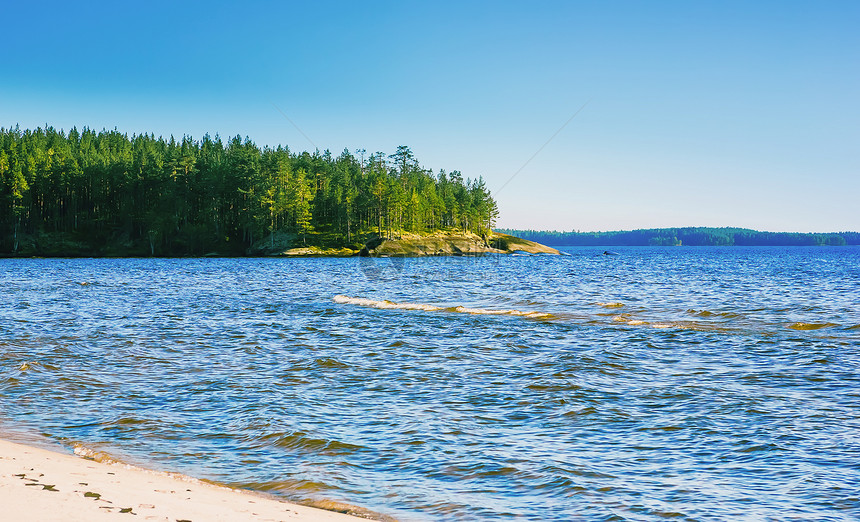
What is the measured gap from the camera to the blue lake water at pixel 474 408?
899 cm

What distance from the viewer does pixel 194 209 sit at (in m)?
142

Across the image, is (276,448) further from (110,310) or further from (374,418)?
(110,310)

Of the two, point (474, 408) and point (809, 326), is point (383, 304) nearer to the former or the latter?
point (809, 326)

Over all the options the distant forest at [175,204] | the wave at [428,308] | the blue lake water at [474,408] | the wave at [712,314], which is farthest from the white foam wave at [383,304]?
the distant forest at [175,204]

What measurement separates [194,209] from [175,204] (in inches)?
232

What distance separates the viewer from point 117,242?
132 m

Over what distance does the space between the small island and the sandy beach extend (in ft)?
386

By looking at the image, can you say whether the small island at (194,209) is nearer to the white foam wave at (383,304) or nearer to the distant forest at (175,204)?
the distant forest at (175,204)

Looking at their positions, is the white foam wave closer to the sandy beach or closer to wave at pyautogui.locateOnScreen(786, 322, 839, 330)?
wave at pyautogui.locateOnScreen(786, 322, 839, 330)

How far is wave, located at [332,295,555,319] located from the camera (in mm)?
31934

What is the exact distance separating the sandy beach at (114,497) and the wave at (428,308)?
77.1 ft

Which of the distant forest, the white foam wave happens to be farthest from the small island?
the white foam wave

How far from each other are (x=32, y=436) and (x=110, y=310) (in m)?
23.3

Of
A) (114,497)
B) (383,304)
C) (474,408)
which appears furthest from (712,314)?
(114,497)
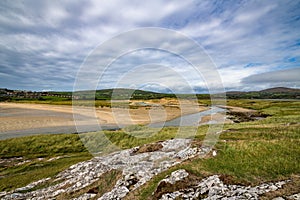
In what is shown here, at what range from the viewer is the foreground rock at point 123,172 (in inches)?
728

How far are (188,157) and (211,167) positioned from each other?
369 centimetres

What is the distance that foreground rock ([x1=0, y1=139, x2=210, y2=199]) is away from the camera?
60.7 ft

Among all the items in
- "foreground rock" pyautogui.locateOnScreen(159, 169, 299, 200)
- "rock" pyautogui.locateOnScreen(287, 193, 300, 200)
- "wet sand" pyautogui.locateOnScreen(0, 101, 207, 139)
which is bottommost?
"wet sand" pyautogui.locateOnScreen(0, 101, 207, 139)

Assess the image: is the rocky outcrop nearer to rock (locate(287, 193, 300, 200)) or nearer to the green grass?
rock (locate(287, 193, 300, 200))

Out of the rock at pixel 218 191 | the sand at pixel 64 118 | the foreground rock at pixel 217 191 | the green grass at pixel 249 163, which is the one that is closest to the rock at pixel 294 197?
the foreground rock at pixel 217 191

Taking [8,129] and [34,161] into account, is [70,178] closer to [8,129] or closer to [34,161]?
[34,161]

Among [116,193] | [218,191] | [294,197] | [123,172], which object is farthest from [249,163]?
[123,172]

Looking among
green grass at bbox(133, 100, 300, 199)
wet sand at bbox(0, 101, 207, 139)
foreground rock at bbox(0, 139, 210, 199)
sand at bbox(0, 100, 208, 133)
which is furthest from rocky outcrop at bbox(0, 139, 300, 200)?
sand at bbox(0, 100, 208, 133)

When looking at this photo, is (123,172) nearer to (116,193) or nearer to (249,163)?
(116,193)

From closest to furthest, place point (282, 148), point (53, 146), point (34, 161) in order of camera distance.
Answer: point (282, 148)
point (34, 161)
point (53, 146)

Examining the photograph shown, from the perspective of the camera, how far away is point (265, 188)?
12633 millimetres

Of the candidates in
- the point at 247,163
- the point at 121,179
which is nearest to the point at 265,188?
the point at 247,163

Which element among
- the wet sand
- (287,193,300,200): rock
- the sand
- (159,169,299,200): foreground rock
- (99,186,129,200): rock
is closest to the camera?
(287,193,300,200): rock

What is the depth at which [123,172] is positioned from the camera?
66.3ft
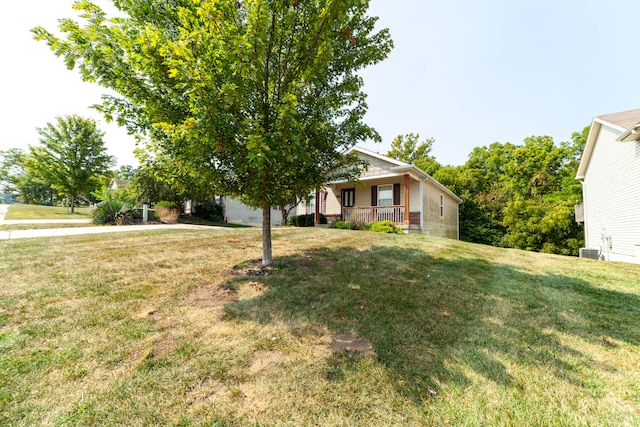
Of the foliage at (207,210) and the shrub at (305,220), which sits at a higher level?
the foliage at (207,210)

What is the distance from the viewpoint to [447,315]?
371 centimetres

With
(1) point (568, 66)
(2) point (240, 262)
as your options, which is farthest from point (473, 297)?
(1) point (568, 66)

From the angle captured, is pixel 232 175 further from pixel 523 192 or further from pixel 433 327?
pixel 523 192

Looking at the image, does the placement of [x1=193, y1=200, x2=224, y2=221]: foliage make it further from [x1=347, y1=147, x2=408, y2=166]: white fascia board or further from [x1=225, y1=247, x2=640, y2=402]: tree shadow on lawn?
[x1=225, y1=247, x2=640, y2=402]: tree shadow on lawn

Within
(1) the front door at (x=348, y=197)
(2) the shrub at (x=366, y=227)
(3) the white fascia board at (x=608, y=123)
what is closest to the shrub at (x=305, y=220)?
(1) the front door at (x=348, y=197)

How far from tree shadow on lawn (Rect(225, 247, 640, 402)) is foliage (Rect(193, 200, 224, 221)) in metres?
19.3

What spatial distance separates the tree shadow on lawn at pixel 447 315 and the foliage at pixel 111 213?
12.2m

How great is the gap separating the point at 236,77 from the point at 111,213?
45.0ft

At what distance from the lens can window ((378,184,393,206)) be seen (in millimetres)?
15859

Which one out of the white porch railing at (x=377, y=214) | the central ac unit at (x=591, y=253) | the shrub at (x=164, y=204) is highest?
the shrub at (x=164, y=204)

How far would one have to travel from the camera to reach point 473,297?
449 centimetres

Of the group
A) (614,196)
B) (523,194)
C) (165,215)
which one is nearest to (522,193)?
(523,194)

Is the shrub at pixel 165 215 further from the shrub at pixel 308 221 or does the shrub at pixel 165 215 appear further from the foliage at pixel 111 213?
the shrub at pixel 308 221

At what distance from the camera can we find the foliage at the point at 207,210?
74.6 ft
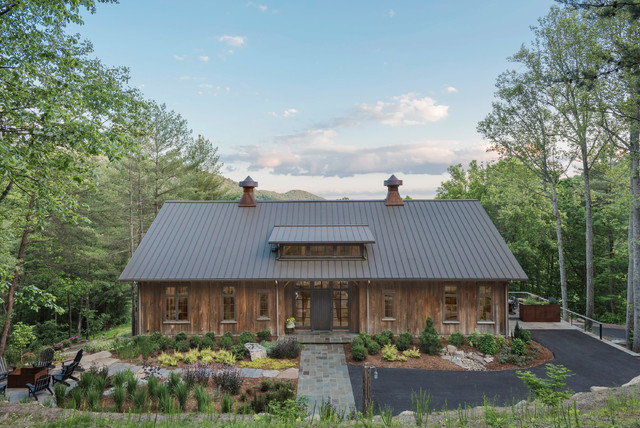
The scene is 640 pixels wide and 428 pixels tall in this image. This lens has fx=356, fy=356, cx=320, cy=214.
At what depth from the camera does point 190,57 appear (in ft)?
56.6

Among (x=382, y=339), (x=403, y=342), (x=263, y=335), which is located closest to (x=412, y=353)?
(x=403, y=342)

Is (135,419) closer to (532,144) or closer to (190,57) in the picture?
(190,57)

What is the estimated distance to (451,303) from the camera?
14.2m

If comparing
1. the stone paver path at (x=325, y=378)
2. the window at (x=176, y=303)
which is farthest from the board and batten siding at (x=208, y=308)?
the stone paver path at (x=325, y=378)

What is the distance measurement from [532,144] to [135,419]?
741 inches

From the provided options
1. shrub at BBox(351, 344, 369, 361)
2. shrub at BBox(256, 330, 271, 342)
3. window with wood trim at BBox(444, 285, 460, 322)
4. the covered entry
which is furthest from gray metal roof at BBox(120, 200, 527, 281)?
shrub at BBox(351, 344, 369, 361)

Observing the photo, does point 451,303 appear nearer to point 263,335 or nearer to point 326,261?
point 326,261

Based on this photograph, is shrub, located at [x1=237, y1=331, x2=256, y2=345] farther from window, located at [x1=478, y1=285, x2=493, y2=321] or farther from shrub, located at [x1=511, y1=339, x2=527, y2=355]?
shrub, located at [x1=511, y1=339, x2=527, y2=355]

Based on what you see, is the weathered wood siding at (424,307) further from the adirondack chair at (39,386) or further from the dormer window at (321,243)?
the adirondack chair at (39,386)

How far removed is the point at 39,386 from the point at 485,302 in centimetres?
1458

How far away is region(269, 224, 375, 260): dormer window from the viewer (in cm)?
1446

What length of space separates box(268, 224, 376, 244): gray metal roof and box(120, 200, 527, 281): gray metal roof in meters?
0.69

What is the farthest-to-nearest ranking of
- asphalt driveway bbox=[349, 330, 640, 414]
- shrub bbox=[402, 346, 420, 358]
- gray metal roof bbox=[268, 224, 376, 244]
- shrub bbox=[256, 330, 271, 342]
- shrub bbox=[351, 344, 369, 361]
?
gray metal roof bbox=[268, 224, 376, 244], shrub bbox=[256, 330, 271, 342], shrub bbox=[402, 346, 420, 358], shrub bbox=[351, 344, 369, 361], asphalt driveway bbox=[349, 330, 640, 414]

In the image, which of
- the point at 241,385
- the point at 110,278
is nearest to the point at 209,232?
the point at 241,385
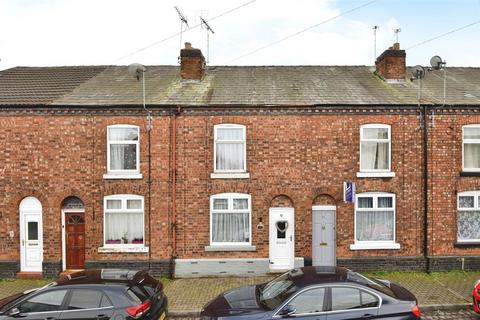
━━━━━━
■ INSTRUCCIONES DE LA TAREA: Indica cada línea de los registros que contenga la palabra "separates". Ten en cuenta las mayúsculas y minúsculas.

■ TAREA COMPLETADA:
What measurement separates [194,209] from [175,204] (in inches)?
What distance separates the viewer from point 117,242?
What spatial distance separates the tree shadow on lawn at pixel 447 315 and the foliage at pixel 111 213?
What length of space separates box(268, 224, 376, 244): gray metal roof and box(120, 200, 527, 281): gray metal roof in meters?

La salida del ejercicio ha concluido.